* WORK REQUIRED *
Using the theater review below, decide whether each statement agrees with it, answering yes or no and quoting the words that settle it. 1. Soul Doctor is playing at the Actors Temple Theatre after a run on Broadway. 2. The reviewer is Jewish. 3. The reviewer says A Chorus Line makes them laugh out loud.

* GIVEN TEXT *
------------------------------------------------------------
Nearly everyone has heard this ubiquitous joke setup, and nearly everyone who has heard it expects it to precede any number of satisfying punch lines. Thus, it follows that a musical predicated on this same premise would promise a rewarding payoff. However, Soul Doctor—the biographical account of the real-life Rabbi-turned-singer/songwriter Shlomo Carlebach currently enjoying a post-Broadway run at the Actors Temple Theatre—plays more like an inside joke than a universal one. Doling out saccharine sweet sentiments and moral lessons, Soul Doctor wears its heart on its sleeve, but its appeal and scope are severely limited.
My subsequent research has revealed that—not unlike the aforementioned joke—Shlomo is perhaps the most ubiquitous figure in Jewish music, and consequently his story likely bears more cultural weight for his religious compadres than it does for the self-confessed goy writing this review. However, my separate cultural background should not preclude me from enjoying a good story: I am not Jewish, and yet Fiddler on the Roof engrosses me; I am not a dancer, and yet A Chorus Line reduces me to tears; I am not a muppet, and yet Avenue Q makes me laugh out loud.
------------------------------------------------------------
* PROVIDED DATA *
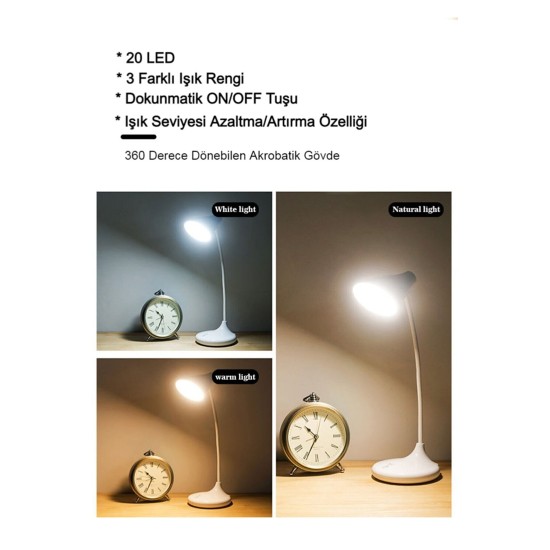 toptan-xml-dropshipping-PS-1918 Şarjlı Dokunmatik 20 Led 3 Kademeli Ayarlanabilir Renk Tonu Ve Parlaklık Masa Lambası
------------------------------------------------------------
* TASK RESULT *
1. Yes: "currently enjoying a post-Broadway run at the Actors Temple Theatre"
2. No: "I am not Jewish"
3. No: "A Chorus Line reduces me to tears"